Hacker Newsnew | past | comments | ask | show | jobs | submitlogin

The biggest problem with commit messages: They lie.

The main reason for this is that most people tend put more than one atomic change into a single commit, but in the message they often only mention the "main change" which they introduced with the commit. This in turn makes it much harder to find out which commit introduced a given problem into the code base since people will usually read the (incomplete) message of a given commit and think "the problem can't be here because this commit only did X" while it actually did Y & Z as well. So, personally, I think we could as well abandon writing commit messages entirely and instead make sure that individual changes are small enough so that we can figure out what happened by looking at the actual code instead.

As an example, if you look at individual commits in the Django project (such as this one: https://github.com/django/django/commit/e7e8d30cae9457339eb4...), it is often much easier to figure out what happened by looking at the file diff than the commit message.

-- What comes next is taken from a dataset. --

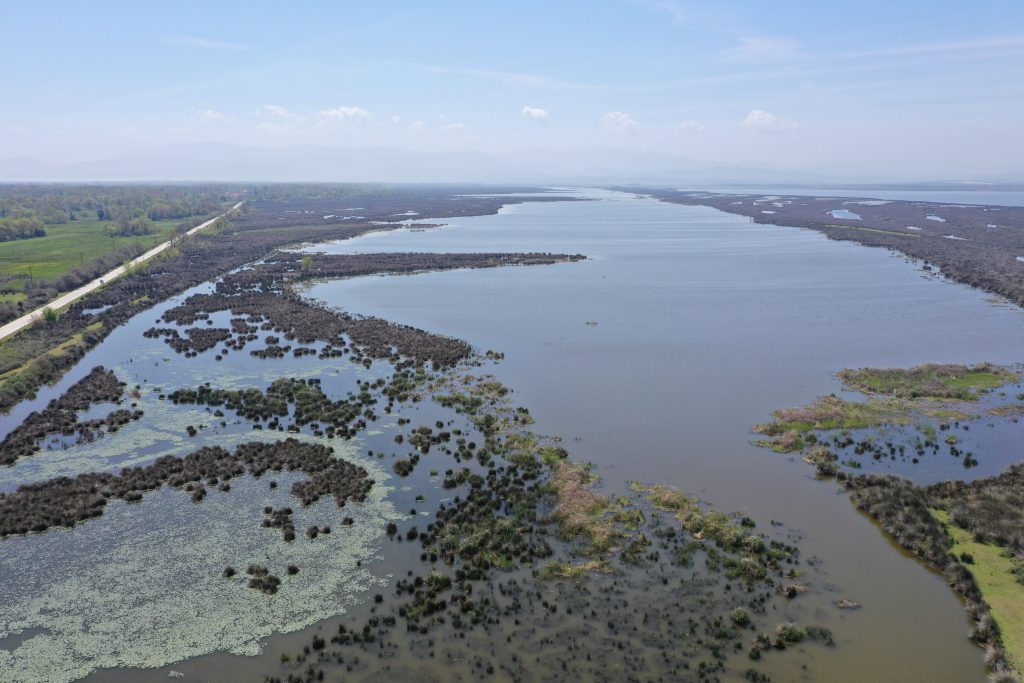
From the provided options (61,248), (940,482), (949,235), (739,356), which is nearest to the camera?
(940,482)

A tool that could summarize changes in source code using advanced (semantic) diffing instead of line-by-line diffs would make this much easier of course.



With magit, it's easy to only stage individual 'hunks' so that you can have only the relevant parts of a file staged. And so this problem goes away.

I also imagine it's easy to do this in fugitive as well.

It's probably also possible on the cli, but I imagine that would be too 'hard' or time consuming, hence you will probably start to be lazy about doing it correctly.


>It's probably also possible on the cli, but I imagine that would be too 'hard' or time consuming, hence you will probably start to be lazy about doing it correctly.

I do it all the time, you just use `git add -p` and it steps through hunks letting you stage them or not. As long as you don't make too many changes without committing, it's not particularly tedious.


This was the 'killer app' that compelled me to switch to Git from Subversion back in the day, rather than anything else about Git intrinsically. The ability to organise my commits logically rather than temporally (i.e. not just as a stupid log of change over time) was like night and day.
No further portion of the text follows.